I worried at first that shutting my main Twitter down would double my already-significant loneliness & isolation; but that didn't happen. I felt GOOD in the moment of clicking 'deactivate', & I continued feeling good about my choice. I closed down my second Twitter, & then I blocked the Facebook groups where I'd been trying to 'do activism', & then I exited all my other online venues (places I'd come to associate with 'feeling small/disrespected'). All of this felt good. Currently I'm down to just a meatspace-oriented Facebook profile, but honestly I think I'll be closing that one too.
I hoped the extra space in my schedule + brain would cause me to branch out, & find some less compromised ways to connect with other people. This did happen, to an extent! I turned to smaller communities formed around my city before the pandemic; little friend groups, & Netflix watch parties, & something called "Star Trek 'n Pie". I still feel loneliness, but it's actually better than it was during my social media heyday.

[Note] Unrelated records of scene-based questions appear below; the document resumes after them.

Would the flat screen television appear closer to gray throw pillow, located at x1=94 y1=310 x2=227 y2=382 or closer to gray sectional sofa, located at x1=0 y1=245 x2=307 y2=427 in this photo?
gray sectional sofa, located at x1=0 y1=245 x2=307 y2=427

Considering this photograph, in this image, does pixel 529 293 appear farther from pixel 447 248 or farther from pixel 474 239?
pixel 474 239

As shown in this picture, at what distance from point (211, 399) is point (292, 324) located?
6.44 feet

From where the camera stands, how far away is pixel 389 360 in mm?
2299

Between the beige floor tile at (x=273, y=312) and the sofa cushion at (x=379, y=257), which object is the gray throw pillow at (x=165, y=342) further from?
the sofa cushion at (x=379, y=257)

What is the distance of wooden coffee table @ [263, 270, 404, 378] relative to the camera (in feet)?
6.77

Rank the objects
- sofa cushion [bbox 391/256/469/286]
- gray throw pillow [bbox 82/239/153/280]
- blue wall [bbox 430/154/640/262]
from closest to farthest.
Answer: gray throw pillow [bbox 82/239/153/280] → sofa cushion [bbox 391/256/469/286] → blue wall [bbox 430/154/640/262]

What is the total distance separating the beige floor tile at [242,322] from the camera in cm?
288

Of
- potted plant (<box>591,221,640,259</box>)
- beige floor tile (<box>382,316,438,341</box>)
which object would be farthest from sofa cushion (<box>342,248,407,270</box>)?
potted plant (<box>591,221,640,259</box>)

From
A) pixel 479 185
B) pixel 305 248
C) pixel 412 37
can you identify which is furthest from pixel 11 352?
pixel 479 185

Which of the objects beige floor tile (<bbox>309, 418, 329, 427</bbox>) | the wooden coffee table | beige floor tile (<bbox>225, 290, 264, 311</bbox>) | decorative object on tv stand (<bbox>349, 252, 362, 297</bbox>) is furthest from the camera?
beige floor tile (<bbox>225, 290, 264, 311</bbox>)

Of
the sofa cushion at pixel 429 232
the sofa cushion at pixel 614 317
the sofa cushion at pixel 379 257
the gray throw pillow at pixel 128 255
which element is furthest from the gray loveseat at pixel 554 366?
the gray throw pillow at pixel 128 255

I think often about the folks I left behind, who never really lived where I do & existed to me as 'online only'. Like any community, Twitter is full of amazing human beings; it was fun in some ways to all debase ourselves by leaping into this service & trying to talk at each other through the sorta hellish background noise. I'll always miss those people, & in this way it really does feel like a 'phantom limb' to me now. I find myself explaining to my partner what X Person might've said, or what Y Person might be up to currently. Some of them must still be on there, doing the same stuff; others will die to this pandemic, or to a climate change storm or something else. I'm not sure to what extent I will ever find out about them (there's always the chance that I decide to return, or else look a few of them up).
In 2014 we dreamed of all migrating away from that place, to some earlier-internet haven where we could still be together but where we didn't have to drown in corporate hashtags. But it was only ever a dream, & I think we all knew that even then. Twitter keeps its funding because it really does capture people effectively; statistically speaking, it simply inlays enough compulsive behaviours into enough human beings that the resulting social graph captures a massive intractable chunk of reality (& replaces it with a slew of corporate hashtags). This isn't 'The Enlightenment' anymore, & we basically have to accept that we're just some crappy ape-like animals who easily fall prey to each other's business grifts (and no amount of essaying is gonna reshape the grand bell curve of human behaviour that led to such things as climate change in the first place).
I have 'chosen' loneliness the way I always 'chose' it, which is to say it's just my personality to be a dour-faced outsider who never has as many friends as he claims to actually want. It's frustrating to have to turn away from the thing I'd sorta been building on Twitter... but its absence simply feels better to me than trudging through the corporate hell; & this has always been a constant theme in my life generally. I see a big crowd of people to my left and one person scowling at them to my right, & my impulse is always to go ask the scowling person for their story. Now, at last, I can be one of the scowling people who isn't on the corporate internet at all (& is all the better for it, or at least is about the same as usual).
At the end of the day, shit like 'email' isn't really that bad.